** Spatial questions about scenes **
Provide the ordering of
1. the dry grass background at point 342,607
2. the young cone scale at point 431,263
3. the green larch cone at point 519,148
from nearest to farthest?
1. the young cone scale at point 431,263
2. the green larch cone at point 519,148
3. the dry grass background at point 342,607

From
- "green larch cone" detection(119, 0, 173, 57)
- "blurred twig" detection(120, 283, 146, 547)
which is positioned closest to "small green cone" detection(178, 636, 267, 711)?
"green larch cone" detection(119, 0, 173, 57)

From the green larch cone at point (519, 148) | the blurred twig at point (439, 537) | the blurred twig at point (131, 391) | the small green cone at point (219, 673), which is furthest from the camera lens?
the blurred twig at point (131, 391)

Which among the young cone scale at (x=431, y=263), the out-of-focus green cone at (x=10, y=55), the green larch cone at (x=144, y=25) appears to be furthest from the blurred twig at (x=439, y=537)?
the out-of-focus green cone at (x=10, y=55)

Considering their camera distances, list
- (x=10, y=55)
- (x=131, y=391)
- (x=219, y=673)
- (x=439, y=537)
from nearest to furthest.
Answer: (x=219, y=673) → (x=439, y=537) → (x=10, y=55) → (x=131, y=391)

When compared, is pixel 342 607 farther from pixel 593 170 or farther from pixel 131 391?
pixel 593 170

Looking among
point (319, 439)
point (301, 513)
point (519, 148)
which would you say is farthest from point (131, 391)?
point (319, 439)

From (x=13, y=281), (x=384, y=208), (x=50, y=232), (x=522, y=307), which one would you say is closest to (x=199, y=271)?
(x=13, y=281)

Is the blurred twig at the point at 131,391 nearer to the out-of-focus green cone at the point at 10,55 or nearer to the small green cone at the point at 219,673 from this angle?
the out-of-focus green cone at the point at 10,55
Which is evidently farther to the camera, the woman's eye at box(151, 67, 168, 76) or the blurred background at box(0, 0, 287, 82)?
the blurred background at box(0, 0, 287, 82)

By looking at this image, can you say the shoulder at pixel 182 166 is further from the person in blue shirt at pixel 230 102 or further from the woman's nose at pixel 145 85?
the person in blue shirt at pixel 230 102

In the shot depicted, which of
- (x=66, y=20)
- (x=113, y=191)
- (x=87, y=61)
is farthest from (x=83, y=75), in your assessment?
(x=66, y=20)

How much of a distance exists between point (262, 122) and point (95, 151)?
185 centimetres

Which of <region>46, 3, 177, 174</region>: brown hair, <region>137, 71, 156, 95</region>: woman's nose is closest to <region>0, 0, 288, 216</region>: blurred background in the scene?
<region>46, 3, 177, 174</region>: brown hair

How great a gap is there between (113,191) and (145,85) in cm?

** AIM OF THE EXERCISE **
Copy out every item above word for word, keeping each line as it stands.

** FINAL RESULT **
Provide the ordering of
1. the dry grass background at point 342,607
2. the young cone scale at point 431,263
3. the green larch cone at point 519,148
from nearest to farthest?
1. the young cone scale at point 431,263
2. the green larch cone at point 519,148
3. the dry grass background at point 342,607

From
- "green larch cone" detection(119, 0, 173, 57)
- "blurred twig" detection(120, 283, 146, 547)
which is positioned closest to "small green cone" detection(178, 636, 267, 711)?
"green larch cone" detection(119, 0, 173, 57)

From the green larch cone at point (519, 148) | the blurred twig at point (439, 537) | the blurred twig at point (131, 391) | the small green cone at point (219, 673), which is furthest from the camera lens?
the blurred twig at point (131, 391)

Which among the young cone scale at (x=431, y=263), the out-of-focus green cone at (x=10, y=55), the green larch cone at (x=144, y=25) appears to be furthest from the blurred twig at (x=439, y=537)?
the out-of-focus green cone at (x=10, y=55)

Considering their camera distances, list
- (x=10, y=55)
- (x=131, y=391)
- (x=219, y=673)
- (x=439, y=537)
from nearest to furthest.
Answer: (x=219, y=673) → (x=439, y=537) → (x=10, y=55) → (x=131, y=391)

When compared, is pixel 342 607 farther from pixel 593 170 or farther from pixel 131 391?
pixel 593 170

Looking among
point (319, 439)
point (301, 513)
point (519, 148)
which would you say is farthest from point (131, 391)?
point (319, 439)

From (x=13, y=281), (x=384, y=208), (x=50, y=232), (x=522, y=307), which one would you say is closest to (x=199, y=271)?
(x=13, y=281)

Is the blurred twig at the point at 131,391 nearer to the out-of-focus green cone at the point at 10,55 or nearer to the small green cone at the point at 219,673 from this angle?
the out-of-focus green cone at the point at 10,55
Which is evidently farther to the camera, the woman's eye at box(151, 67, 168, 76) or the blurred background at box(0, 0, 287, 82)?
the blurred background at box(0, 0, 287, 82)

By looking at this image, can you say the shoulder at pixel 182 166 is further from the person in blue shirt at pixel 230 102 or further from the woman's nose at pixel 145 85?
the person in blue shirt at pixel 230 102

In the shot depicted, which of
- (x=66, y=20)
- (x=113, y=191)
- (x=87, y=61)
is farthest from (x=83, y=75), in your assessment?
(x=66, y=20)

How much of a distance exists between point (262, 122) and point (95, 151)?
185 centimetres

Which of <region>46, 3, 177, 174</region>: brown hair, <region>137, 71, 156, 95</region>: woman's nose is closest to <region>0, 0, 288, 216</region>: blurred background in the scene?
<region>46, 3, 177, 174</region>: brown hair

How great a gap is there between (113,191) and (145,85) in cm?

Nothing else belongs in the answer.